An interactive sound architecture to the plans of old sun dials: Echo-cascade for the production of sounds of subterranean vibrations and their optimum atomisation in higher layers of air.

Although sun dials of all sizes have existed for ages, the attempt to build a moon clock has not been made for quite a long time. A moon clock is an invisible machine. Its effects are only audible. The lunar powers of tide do not only influence the sea but also the different layers of rocks. Deep sound vibrations come up daily in different rising and falling cycles. A sound-based moon-clock makes those huge subterranean sound waves audible and brings them to the surface.

Four sound stones are set up immediately above ground with a distance of 25 metres from each other. They form the sound foundation for an echo-cascade rising up to 20m. This leads the sound movement of the deep sound vibrations along an alley and far beyond its tree tops. Six see-through sound transformers are hung up in the branches so as to enable every gust of wind to optimally blow away the sounds.
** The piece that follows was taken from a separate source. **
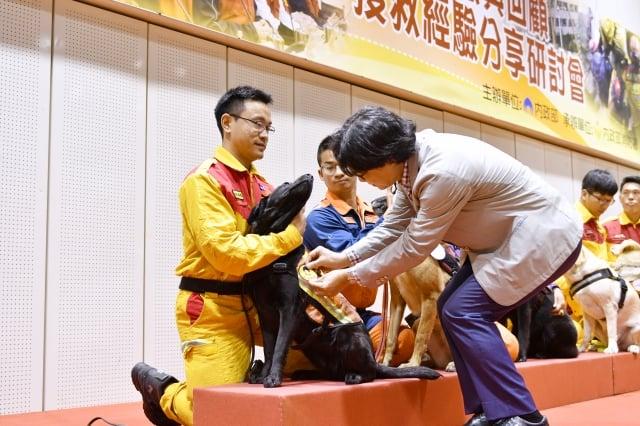 內政部部長葉俊榮頒發「英勇搜救胸章」給投入救災的搜救犬。(內政部提供)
The layers of air themselves are naturally filled with huge deep sound fields that, however, are inaudible to us. A moon-clock thus is a space where different adjacent layers of space can be brought into a relationship as if we could read the night time by listening to the moon shades. Admittedly, without the magic of poesy, the light of day does not allow any moonlight to be seen. However, the sound areas cycling in the alley that can be diverted by the visitors with the help of four motion sensors, do provide such an impression.